RB: He harped on the asylum seekers quite a bit.

WS: Yeah, yeah, yeah. The whole book is predicated on what a terrible scourge the asylum seekers, QED, immigrants, QED, ethnic minorities of any kind are and also very strong homophobic element to it.

RB: I recall you said something rather British instead of "Fuck you."

WS: (Laughs) I think I was able to say that I was probably the least toxified person in the room. Since I had not only taken any drugs and not taken a drink for some years.
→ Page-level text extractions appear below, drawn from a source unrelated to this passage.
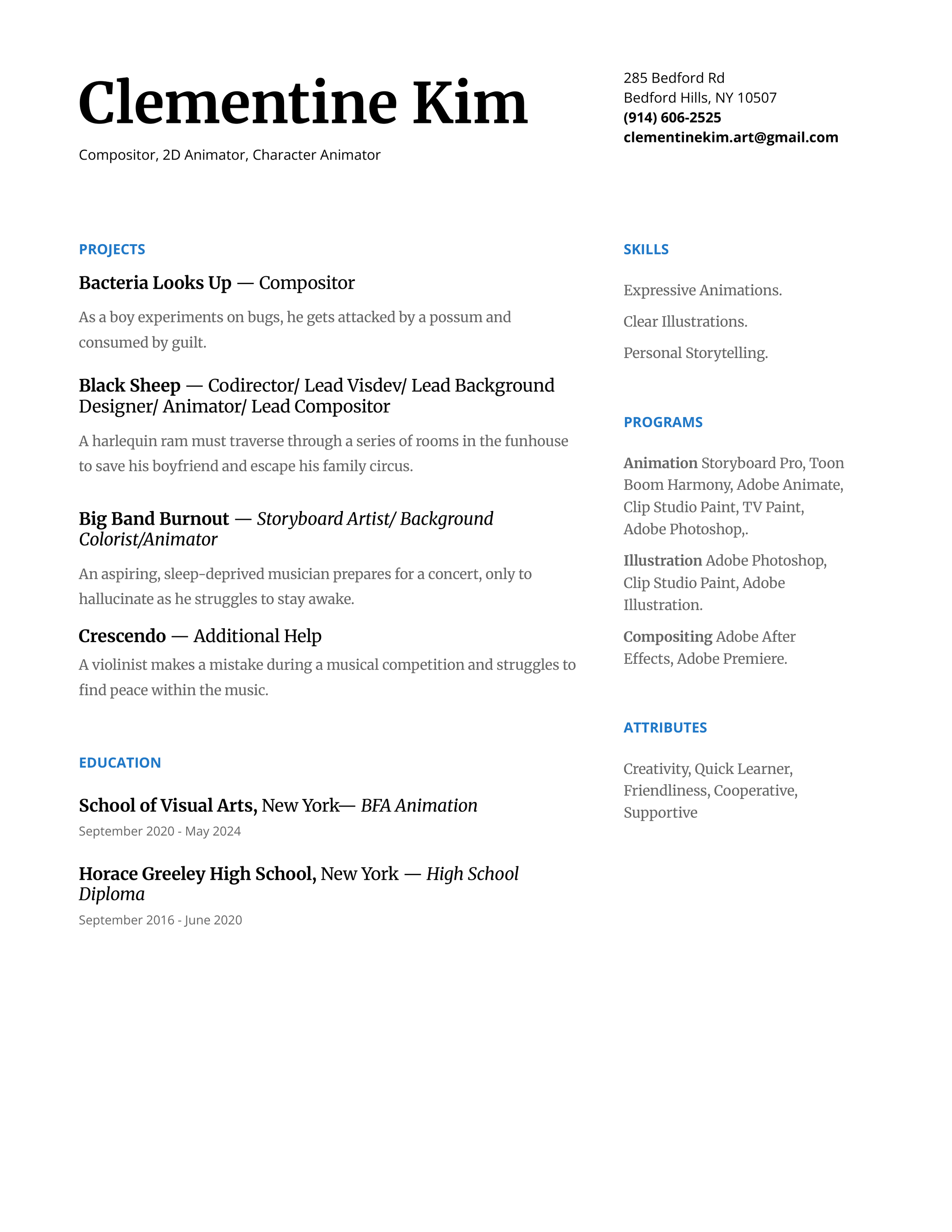 Clementine Kim

Compositor, 2D Animator, Character Animator

285 Bedford Rd
Bedford Hills, NY 10507
(914) 606-2525
clementinekim.art@gmail.com

PROJECTS

Bacteria Looks Up — Compositor

As a boy experiments on bugs, he gets attacked by a possum and consumed by guilt.

Black Sheep — Codirector/ Lead Visdev/ Lead Background Designer/ Animator/ Lead Compositor

A harlequin ram must traverse through a series of rooms in the funhouse to save his boyfriend and escape his family circus.

Big Band Burnout — Storyboard Artist/ Background Colorist/Animator

An aspiring, sleep-deprived musician prepares for a concert, only to hallucinate as he struggles to stay awake.

Crescendo — Additional Help

A violinist makes a mistake during a musical competition and struggles to find peace within the music.

EDUCATION

School of Visual Arts, New York— BFA Animation

September 2020 - May 2024

Horace Greeley High School, New York — High School Diploma

September 2016 - June 2020

SKILLS

Expressive Animations.

Clear Illustrations.

Personal Storytelling.

PROGRAMS

Animation Storyboard Pro, Toon Boom Harmony, Adobe Animate, Clip Studio Paint, TV Paint, Adobe Photoshop,.

Illustration Adobe Photoshop, Clip Studio Paint, Adobe Illustration.

Compositing Adobe After Effects, Adobe Premiere.

ATTRIBUTES

Creativity, Quick Learner, Friendliness, Cooperative, Supportive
RB: One other thing stood out. He was critical that you had not read his entire book and he argued you couldn't therefore criticize it. I think your response was "Why? Does it turn into Tolstoi on page two hundred and five?" And then I thought well that was clever, but there have been times when I couldn't figure a book out until late, until cracked a code of sorts.

WS: This book was very political and this guy is genuinely pernicious and the newspaper sells seven million copies daily. When they switched allegiance from the Conservatives to the Labor Party before the 1997 election it was widely—not least by themselves and in private and certainly by Rupert Murdoch that they had swung the election for Tony Blair and the Labor Party. So this is a media outlet that views itself as a serious political player. If you're debating one of its lead columnists on a national radio show you want to be prepared. I wanted to get the guy in the jugular. I find his views on ethnic minorities, on asylum seeking, on gay rights totally unacceptable. This is totally unacceptable bigotry. Rampant bigotry. So, of course, I prepared myself. He then was furious because he also had been a sort of shock jock on that station itself. He then furiously went to the managers on the station and said he been set up. He hadn't been set up in any way. I'd found he was on the program and taken the trouble to research him. That's all. He couldn't bear this because he'd lost out in the debate.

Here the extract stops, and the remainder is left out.